The study of lineage-specific genes is very important because it provides insights into the lineage-specific functions and evolutionary processes such as speciation and adaptation.10 Although several hypotheses have been proposed for the origin of lineage-specific genes, the exact mechanism still remains unknown.11,12 Some of the lineage-specific genes identified in chickpea might represent the distant relatives of the genes present in other plant species and may perform similar functions. However, many of these may have got diversified to acquire the novel functions to perform lineage- or species-specific functions. Legumes represent a large family including several thousands of species inhabiting a wide range of environmental niches and possess unique developmental and physiological characteristics. The functional diversification of lineage-specific genes may be responsible for the unique features of the legumes and individual species. The most important feature of legumes is the nodulation and capacity to fix atmospheric nitrogen in association with nitrogen-fixing bacteria. The lineage-specific genes expressed specifically in roots might be involved in these legume-specific processes.

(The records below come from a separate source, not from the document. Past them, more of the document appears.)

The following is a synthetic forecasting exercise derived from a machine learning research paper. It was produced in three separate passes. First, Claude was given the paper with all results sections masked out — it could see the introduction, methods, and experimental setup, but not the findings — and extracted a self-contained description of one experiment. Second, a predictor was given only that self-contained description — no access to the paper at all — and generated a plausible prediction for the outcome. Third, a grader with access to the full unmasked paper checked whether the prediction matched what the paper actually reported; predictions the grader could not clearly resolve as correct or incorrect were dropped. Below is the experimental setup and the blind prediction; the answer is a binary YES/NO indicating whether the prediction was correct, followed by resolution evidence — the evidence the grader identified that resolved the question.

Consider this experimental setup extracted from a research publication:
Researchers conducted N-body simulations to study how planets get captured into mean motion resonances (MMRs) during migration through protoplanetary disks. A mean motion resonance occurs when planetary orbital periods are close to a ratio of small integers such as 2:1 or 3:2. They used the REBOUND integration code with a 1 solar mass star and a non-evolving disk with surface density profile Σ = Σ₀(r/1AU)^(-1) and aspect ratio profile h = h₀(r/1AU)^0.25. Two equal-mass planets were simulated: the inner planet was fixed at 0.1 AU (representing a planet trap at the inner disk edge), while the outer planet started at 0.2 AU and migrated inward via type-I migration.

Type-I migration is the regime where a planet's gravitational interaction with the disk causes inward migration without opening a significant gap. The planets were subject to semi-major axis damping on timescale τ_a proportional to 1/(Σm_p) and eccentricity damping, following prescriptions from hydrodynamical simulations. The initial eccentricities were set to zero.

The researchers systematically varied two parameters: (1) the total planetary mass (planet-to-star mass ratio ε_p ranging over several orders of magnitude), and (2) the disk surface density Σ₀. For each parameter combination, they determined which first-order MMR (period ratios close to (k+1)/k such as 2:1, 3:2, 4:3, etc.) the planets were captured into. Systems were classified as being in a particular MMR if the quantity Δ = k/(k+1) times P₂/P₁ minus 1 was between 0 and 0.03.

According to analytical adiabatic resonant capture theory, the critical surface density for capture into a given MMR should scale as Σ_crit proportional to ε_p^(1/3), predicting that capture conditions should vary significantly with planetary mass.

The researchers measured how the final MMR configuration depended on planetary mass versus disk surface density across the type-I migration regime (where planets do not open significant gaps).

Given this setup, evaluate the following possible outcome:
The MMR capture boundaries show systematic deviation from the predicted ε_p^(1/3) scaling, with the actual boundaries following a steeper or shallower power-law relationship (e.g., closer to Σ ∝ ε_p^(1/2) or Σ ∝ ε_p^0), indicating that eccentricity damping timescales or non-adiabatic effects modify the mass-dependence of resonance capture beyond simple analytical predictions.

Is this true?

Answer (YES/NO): YES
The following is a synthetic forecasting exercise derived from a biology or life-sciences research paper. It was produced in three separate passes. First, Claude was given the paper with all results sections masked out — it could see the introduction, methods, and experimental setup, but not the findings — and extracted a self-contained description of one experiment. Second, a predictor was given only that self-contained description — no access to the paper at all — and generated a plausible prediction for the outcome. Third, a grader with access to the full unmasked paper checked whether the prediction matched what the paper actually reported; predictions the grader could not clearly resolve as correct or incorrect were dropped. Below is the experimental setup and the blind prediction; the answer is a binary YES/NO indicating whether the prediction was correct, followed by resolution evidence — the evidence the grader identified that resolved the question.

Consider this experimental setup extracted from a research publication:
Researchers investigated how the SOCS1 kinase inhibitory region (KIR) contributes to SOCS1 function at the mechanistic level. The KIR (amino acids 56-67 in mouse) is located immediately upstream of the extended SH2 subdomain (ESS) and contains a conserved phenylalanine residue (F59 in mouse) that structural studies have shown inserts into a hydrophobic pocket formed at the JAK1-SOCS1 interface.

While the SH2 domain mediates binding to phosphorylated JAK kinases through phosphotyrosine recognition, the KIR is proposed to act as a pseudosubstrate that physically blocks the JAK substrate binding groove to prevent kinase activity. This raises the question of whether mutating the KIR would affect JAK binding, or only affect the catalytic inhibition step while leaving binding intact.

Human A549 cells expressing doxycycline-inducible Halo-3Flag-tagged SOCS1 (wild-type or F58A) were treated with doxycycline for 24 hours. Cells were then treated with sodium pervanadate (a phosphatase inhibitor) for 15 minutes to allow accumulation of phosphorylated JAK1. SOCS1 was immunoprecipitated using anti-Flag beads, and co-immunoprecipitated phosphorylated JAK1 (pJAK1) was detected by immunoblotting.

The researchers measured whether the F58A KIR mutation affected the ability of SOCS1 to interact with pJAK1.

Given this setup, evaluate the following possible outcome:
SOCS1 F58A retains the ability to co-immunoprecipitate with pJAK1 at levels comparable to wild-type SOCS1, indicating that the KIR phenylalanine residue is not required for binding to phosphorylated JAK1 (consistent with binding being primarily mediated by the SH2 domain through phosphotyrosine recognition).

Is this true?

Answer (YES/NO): YES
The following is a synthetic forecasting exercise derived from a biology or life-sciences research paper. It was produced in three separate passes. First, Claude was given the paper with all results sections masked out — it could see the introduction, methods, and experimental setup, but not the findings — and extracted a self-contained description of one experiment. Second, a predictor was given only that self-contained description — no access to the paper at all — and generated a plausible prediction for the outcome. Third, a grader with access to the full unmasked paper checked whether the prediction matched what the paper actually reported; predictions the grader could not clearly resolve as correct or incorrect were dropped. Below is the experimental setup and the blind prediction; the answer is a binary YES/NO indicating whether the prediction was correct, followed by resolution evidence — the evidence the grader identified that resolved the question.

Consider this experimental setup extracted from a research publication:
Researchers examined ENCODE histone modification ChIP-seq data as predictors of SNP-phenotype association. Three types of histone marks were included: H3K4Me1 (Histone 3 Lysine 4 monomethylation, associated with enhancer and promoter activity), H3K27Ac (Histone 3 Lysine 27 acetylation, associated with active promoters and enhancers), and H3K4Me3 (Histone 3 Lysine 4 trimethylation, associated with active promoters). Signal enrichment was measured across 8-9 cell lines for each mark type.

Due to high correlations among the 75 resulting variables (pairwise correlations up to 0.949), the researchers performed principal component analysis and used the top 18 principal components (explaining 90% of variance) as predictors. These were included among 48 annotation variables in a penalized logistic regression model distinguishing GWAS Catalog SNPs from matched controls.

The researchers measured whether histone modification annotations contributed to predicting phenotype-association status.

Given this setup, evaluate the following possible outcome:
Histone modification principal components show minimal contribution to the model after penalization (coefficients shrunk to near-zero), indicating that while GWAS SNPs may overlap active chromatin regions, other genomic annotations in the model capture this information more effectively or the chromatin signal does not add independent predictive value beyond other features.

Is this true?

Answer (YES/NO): NO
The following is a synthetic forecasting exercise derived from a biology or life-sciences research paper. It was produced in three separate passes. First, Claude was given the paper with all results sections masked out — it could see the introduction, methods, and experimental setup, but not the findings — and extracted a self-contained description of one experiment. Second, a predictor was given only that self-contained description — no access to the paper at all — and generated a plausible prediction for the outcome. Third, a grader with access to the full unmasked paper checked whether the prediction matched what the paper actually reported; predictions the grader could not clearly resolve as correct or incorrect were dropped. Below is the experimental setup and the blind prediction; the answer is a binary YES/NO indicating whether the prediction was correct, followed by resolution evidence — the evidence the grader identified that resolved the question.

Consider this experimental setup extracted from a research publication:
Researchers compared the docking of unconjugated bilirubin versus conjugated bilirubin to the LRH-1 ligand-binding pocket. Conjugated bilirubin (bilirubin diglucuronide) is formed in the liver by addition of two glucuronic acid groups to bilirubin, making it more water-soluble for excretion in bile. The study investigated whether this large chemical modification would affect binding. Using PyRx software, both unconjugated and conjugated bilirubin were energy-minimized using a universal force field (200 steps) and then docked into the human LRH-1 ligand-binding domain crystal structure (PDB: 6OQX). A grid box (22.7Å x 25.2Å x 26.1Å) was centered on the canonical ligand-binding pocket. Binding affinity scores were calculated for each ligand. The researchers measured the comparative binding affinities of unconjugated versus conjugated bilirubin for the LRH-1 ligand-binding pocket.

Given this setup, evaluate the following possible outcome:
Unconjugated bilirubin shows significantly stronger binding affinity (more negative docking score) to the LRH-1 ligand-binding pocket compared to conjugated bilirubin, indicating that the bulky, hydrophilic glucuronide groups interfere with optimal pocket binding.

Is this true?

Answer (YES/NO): YES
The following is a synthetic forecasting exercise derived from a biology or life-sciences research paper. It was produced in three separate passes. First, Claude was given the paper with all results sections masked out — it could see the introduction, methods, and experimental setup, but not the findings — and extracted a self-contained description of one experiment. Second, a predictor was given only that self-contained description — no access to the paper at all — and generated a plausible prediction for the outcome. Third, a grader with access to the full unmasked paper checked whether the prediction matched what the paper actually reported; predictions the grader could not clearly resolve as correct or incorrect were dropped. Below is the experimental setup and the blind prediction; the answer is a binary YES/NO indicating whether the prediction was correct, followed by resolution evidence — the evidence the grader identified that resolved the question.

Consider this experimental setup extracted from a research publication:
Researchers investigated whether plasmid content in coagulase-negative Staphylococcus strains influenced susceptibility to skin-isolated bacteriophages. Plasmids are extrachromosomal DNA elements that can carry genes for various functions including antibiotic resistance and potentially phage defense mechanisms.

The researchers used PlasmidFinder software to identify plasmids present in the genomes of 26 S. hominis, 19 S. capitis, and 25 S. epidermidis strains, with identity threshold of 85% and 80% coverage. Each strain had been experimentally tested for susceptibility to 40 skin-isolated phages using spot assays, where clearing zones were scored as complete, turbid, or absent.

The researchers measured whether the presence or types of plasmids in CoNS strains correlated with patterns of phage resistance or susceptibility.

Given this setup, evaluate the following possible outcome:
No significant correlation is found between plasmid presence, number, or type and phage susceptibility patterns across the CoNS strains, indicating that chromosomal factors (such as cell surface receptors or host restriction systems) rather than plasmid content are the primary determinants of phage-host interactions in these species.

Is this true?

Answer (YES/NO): YES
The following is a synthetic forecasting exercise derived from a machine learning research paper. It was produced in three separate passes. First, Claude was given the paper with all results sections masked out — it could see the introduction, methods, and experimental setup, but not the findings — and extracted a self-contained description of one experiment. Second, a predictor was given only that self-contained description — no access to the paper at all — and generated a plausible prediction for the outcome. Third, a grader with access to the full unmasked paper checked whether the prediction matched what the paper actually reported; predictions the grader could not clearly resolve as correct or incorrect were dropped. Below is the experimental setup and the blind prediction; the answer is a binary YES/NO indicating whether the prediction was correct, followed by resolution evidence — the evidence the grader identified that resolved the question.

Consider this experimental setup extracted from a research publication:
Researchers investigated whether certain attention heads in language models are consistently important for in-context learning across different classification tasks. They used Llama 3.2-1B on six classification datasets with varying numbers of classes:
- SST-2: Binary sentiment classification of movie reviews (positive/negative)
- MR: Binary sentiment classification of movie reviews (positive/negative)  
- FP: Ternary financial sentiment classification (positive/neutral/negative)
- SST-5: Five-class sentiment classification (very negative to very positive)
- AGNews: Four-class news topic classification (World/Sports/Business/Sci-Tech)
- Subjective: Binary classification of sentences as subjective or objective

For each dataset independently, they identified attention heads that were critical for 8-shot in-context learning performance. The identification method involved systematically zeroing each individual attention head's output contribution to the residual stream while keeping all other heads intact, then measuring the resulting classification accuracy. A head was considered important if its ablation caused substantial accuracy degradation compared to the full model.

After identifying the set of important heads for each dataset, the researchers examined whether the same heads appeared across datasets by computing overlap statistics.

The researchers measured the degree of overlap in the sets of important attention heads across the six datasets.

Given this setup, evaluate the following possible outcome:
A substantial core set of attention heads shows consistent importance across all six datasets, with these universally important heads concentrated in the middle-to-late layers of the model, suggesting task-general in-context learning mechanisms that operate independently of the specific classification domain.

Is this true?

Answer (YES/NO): NO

Although several flowering genes were found to be conserved in legumes,13 our results clearly show that a set of genes specific to legumes also exist, which may be responsible for the specific biological processes occurring in legumes during flower and seed/pod development. Previously, only a few legume-specific genes from Medicago truncatula were shown to exhibit tissue-specific expression.5 However, our study provides evidence for the tissue-specific expression of quite a large number of legume- and chickpea-specific transcripts, suggesting their role in biology of corresponding chickpea tissues. To find out the exact role of these transcripts further experimental investigations are required. Further, as the expression data from diverse tissue samples representing different stages of tissue/organ development in chickpea become available, the identification of more number of tissue-specific lineage-specific transcripts will be possible.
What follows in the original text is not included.